▶ **What you have to do**
When the word "wildlife" shows up in a line of the data below, copy that whole line.

Source material Block Start

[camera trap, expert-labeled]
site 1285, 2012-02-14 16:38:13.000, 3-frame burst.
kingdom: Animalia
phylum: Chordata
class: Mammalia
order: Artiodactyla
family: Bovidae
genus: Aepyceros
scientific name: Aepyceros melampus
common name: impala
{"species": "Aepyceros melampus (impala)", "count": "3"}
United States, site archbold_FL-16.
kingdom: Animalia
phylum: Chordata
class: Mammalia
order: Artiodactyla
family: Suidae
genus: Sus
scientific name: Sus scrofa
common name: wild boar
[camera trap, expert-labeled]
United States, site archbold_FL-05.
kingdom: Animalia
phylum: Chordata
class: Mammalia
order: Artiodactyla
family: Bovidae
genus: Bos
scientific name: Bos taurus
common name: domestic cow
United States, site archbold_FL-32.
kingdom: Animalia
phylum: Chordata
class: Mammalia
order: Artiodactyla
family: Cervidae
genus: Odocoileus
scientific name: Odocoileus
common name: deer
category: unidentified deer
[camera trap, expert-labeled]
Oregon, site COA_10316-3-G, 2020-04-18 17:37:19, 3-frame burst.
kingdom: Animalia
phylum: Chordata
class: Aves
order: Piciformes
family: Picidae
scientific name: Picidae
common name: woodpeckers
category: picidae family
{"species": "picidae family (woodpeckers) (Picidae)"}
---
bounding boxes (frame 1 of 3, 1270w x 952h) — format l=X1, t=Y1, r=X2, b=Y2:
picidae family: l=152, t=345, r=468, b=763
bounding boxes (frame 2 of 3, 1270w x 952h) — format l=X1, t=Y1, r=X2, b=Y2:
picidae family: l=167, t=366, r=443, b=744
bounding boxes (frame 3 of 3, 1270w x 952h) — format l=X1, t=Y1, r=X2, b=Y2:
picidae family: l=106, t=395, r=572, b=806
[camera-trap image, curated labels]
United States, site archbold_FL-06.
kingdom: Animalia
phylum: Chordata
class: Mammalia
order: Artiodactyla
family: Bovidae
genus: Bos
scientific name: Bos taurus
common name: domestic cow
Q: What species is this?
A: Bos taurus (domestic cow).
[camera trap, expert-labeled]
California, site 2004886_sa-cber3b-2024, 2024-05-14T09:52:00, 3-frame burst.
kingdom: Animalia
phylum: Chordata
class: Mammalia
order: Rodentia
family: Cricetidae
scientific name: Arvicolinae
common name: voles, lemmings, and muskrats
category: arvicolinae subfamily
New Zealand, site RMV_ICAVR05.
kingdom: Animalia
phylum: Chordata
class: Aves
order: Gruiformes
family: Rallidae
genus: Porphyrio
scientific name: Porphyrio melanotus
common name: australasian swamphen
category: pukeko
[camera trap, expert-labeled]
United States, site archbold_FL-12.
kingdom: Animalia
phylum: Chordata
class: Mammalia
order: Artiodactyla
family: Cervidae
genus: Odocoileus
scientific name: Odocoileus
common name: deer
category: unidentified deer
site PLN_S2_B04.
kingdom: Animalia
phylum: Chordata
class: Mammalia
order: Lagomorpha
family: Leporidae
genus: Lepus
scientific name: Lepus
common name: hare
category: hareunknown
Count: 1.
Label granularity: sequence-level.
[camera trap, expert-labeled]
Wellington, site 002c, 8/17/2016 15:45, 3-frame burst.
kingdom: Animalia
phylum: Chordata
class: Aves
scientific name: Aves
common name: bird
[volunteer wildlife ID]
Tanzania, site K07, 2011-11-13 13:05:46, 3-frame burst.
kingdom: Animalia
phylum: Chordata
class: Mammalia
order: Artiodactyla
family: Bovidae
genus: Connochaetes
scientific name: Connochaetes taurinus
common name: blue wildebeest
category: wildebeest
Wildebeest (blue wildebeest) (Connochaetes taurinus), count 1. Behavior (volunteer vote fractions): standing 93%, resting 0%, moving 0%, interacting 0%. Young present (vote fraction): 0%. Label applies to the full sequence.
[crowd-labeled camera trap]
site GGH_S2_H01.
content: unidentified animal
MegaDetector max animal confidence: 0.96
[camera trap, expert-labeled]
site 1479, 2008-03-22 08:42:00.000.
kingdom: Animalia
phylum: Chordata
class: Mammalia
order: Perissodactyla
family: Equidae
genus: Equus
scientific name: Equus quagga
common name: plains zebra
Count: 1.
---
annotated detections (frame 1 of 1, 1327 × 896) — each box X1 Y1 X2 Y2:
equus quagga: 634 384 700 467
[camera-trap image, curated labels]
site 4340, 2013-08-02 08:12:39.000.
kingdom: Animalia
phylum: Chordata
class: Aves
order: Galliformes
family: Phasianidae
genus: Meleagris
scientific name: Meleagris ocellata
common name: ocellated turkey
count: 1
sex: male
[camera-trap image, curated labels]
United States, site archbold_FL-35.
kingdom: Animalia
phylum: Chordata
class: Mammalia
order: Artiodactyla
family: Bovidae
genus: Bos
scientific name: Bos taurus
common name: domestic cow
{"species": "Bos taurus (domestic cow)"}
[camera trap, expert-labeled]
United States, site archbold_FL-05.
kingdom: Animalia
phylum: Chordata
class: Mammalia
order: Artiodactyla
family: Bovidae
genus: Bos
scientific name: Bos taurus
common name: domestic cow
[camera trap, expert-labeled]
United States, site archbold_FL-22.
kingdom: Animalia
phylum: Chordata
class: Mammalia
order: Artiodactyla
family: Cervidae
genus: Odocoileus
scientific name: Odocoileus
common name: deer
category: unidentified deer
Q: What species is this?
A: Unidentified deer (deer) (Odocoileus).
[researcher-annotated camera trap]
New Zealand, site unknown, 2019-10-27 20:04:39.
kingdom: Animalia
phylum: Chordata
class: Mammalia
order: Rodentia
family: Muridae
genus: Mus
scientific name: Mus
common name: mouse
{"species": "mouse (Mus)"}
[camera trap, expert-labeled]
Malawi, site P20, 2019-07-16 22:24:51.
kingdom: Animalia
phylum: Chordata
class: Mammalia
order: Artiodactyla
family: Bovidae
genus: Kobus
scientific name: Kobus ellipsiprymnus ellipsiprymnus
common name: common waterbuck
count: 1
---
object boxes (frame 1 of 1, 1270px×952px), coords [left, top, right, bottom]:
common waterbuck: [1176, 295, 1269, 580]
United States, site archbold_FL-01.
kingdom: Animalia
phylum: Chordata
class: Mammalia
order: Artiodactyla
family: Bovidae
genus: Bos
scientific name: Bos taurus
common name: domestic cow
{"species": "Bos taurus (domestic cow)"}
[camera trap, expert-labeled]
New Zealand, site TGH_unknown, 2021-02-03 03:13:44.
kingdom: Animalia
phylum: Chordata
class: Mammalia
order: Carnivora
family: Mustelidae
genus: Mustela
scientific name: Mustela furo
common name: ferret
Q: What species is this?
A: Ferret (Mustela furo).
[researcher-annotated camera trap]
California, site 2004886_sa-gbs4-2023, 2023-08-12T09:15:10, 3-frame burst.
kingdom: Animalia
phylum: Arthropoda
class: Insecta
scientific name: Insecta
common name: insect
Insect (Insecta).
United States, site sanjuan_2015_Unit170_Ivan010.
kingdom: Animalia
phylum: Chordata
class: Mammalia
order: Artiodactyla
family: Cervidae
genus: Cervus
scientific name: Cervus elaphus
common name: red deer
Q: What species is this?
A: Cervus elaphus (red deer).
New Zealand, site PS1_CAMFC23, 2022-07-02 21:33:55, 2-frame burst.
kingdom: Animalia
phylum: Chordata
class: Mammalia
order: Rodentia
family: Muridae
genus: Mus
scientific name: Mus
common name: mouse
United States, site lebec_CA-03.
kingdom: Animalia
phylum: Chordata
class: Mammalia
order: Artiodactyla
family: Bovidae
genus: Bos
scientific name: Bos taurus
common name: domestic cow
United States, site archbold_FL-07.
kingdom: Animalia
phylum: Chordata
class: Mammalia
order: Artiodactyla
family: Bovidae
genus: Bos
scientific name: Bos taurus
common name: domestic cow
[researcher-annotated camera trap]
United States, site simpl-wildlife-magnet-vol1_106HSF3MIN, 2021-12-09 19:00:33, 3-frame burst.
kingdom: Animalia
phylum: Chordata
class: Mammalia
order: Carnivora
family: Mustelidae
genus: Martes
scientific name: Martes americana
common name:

Source material Block End

▶ **Task result**
[volunteer wildlife ID]
United States, site simpl-wildlife-magnet-vol1_106HSF3MIN, 2021-12-09 19:00:33, 3-frame burst.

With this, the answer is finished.